RWE-Trainer Demandt verabschiedet Spieler in den Urlaub

RWE-Trainer Sven Demandt beim Pokalfinale gegen den MSV Duisburg.
RWE-Trainer Sven Demandt beim Pokalfinale gegen den MSV Duisburg.
  • RW Essen blieb am Ende der Saison noch 17 Feldspieler
  • Trainer Sven Demandt ist sich sicher, dass sein Team einen „Pokalfight“ geliefert hat

Essen. Es ist vorbei. Mit dem Abpfiff des Niederrheinpokalfinals gegen den MSV Duisburg endete auch für Sven Demandt eine schwierige Saison. Am Ende blieben gerade einmal 17 Feldspieler im Essener Kader übrig, mit denen der gebürtige Kölner arbeiten konnte.

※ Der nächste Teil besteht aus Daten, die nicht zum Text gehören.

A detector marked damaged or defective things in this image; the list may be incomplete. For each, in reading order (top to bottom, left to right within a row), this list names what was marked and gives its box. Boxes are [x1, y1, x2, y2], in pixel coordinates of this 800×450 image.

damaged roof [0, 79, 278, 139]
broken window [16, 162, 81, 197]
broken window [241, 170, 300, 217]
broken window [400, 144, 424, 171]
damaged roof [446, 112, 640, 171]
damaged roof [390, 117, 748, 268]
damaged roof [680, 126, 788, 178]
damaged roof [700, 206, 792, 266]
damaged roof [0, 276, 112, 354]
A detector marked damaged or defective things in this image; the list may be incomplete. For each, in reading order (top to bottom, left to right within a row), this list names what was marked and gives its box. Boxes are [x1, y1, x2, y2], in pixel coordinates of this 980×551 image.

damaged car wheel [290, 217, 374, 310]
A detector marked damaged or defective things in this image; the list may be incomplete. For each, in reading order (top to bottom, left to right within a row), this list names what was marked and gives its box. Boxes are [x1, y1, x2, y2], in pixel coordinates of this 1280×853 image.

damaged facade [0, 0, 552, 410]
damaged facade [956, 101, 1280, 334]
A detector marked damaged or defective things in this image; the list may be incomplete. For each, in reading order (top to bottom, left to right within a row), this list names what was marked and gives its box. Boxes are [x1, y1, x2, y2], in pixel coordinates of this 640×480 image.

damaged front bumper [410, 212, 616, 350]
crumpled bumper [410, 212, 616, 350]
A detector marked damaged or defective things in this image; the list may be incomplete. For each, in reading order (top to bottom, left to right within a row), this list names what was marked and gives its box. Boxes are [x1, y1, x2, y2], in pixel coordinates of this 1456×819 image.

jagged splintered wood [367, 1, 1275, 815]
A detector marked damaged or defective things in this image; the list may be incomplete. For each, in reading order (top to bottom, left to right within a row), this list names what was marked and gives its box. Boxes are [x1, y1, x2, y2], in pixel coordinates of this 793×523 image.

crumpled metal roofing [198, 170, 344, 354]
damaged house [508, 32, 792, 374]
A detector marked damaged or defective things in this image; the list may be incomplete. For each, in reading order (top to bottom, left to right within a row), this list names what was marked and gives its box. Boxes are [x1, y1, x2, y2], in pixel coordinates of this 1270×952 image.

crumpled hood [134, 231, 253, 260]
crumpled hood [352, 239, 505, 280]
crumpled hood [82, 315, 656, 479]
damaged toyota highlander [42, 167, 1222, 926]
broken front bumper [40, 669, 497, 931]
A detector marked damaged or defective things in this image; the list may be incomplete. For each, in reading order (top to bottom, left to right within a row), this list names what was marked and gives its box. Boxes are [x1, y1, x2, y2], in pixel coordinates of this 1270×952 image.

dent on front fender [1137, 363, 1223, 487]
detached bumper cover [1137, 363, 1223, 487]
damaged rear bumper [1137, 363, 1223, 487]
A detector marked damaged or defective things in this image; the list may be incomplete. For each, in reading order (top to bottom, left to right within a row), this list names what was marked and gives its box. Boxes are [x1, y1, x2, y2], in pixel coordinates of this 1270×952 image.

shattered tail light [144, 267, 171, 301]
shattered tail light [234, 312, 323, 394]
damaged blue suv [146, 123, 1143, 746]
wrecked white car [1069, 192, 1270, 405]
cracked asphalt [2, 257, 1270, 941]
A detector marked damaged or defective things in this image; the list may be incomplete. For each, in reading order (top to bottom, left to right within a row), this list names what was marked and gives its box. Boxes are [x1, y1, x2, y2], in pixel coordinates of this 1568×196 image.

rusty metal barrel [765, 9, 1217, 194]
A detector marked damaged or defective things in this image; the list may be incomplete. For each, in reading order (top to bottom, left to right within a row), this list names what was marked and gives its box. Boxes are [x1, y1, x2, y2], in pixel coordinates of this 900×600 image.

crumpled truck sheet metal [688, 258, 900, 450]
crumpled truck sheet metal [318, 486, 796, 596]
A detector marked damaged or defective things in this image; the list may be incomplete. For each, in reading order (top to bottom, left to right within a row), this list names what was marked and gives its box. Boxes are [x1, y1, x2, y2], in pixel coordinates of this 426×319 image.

Zeitweise stellte sich die Mannschaft fast schon von alleine auf, weil es eben keinen Ersatz gab. Dies sei nach Demandt auch einer der Gründe für die Finalniederlage:

„Man hat schon gemerkt, dass wir die Saison mit 13, 14 Spielern gespielt haben. Die waren einfach nicht so in der Verfassung, da ist es schwierig, dass gerade in so einem Spiel alle bei 100 Prozent sind.“

Und so verabschiedete er seine Spieler in den Urlaub.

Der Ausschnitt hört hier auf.